───── Records for the task ─────

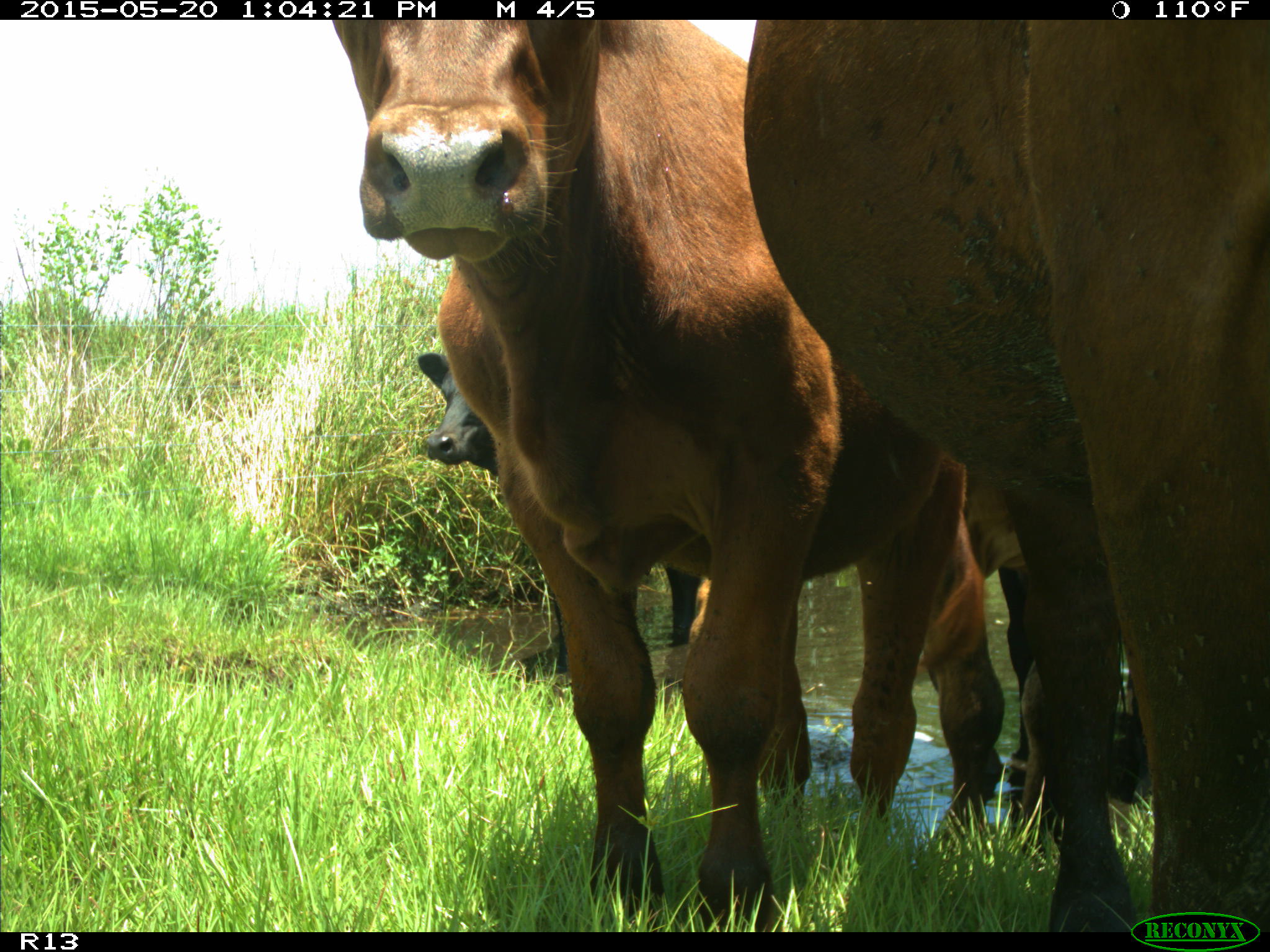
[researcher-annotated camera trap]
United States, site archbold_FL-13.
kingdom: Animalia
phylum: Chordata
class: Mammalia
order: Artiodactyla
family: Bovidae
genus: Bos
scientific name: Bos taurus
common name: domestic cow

─────

When you transcribe the lines above, keep every word exact but leave the pictures behind.

== The completed task ==
[researcher-annotated camera trap]
United States, site archbold_FL-13.
kingdom: Animalia
phylum: Chordata
class: Mammalia
order: Artiodactyla
family: Bovidae
genus: Bos
scientific name: Bos taurus
common name: domestic cow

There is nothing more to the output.